Heather Home is short-staffed. It’s summer. Three patients on the cusp of death. Two have Alzheimer’s. One dreams, screams, and cries.

Someone has to empty bedpans. Hand out the night meds. Straighten up the rooms for the day. Janie approaches with caution. She stands in the west wing, looking into the east wing, and memorizes it. The right-hand wall has five doorways and six sets of handrails. The last door on the right is Mr. Reed. Ten steps farther is a wall, and the emergency exit door.

Some days, a cart stands between doorways three and four. Some days, wheelchairs collect anonymously between doorways one and two. A stretcher often rests in the east wing, but usually it’s on the left side.
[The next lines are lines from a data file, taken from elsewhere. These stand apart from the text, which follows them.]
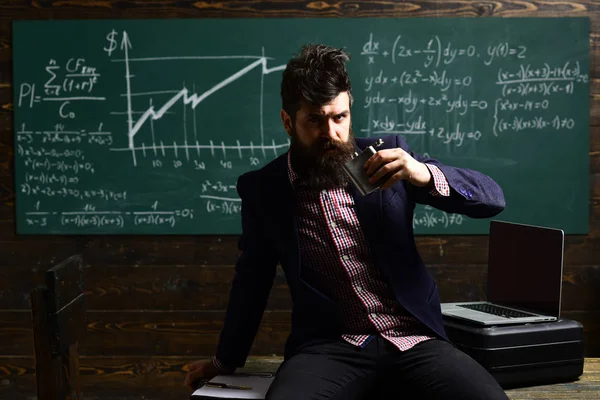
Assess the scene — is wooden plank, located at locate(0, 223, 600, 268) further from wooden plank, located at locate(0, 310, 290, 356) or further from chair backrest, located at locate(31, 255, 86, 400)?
chair backrest, located at locate(31, 255, 86, 400)

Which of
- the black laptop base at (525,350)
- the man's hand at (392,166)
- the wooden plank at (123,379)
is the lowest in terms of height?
the wooden plank at (123,379)

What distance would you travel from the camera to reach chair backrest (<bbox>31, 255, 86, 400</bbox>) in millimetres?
1525

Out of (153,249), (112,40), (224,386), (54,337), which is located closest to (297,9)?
(112,40)

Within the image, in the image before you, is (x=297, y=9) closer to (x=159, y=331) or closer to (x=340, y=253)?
(x=159, y=331)

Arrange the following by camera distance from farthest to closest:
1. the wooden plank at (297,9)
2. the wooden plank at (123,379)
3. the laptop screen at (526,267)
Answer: the wooden plank at (123,379)
the wooden plank at (297,9)
the laptop screen at (526,267)

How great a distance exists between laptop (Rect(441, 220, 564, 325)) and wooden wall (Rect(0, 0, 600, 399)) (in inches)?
44.3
Janie would have to get a glimpse before entering the hallway, no matter the day. Because some days, most days, people travel up and down the hallway without pattern. And Janie doesn’t want to run into anyone in case she goes blind.

Tonight, the hallway is clear. Janie noted earlier that the Silva family came for a visit in the fourth room. She checks the record book and sees that they signed out. There are no other visitors recorded. It grows late. For Janie, it’s either get the work done, or get fired.

She enters the east wing, grabs the hall bar, and nearly doubles over. 9:41 p.m.

The noise of the battle is overpowering. She hides with old Mr. Reed in a foxhole on a beach that is littered with bodies and watered with blood. The scene is so familiar, Janie could recite the conversation—even the beat of the bullets—by heart. And it always ends the same way, with arms and legs scattered, bones crunching underfoot, and Mr. Reed’s body breaking into tiny bits, crumbling off his trunk like cheese being grated from a slab, or like a leper, unraveling. Janie tries walking normally down the hallway, gripping the handrail. She cannot concentrate enough to remember her count of doorways, the dream is so intense. She keeps walking, reaching, walking, until she hits the wall. She’s losing the feeling in her fingers and feet. Wants to make it stop. She backs up eight, ten, maybe twelve steps, and falls to the ground outside Mr. Reed’s door. Her head pounds now as she follows Mr. Reed into battle.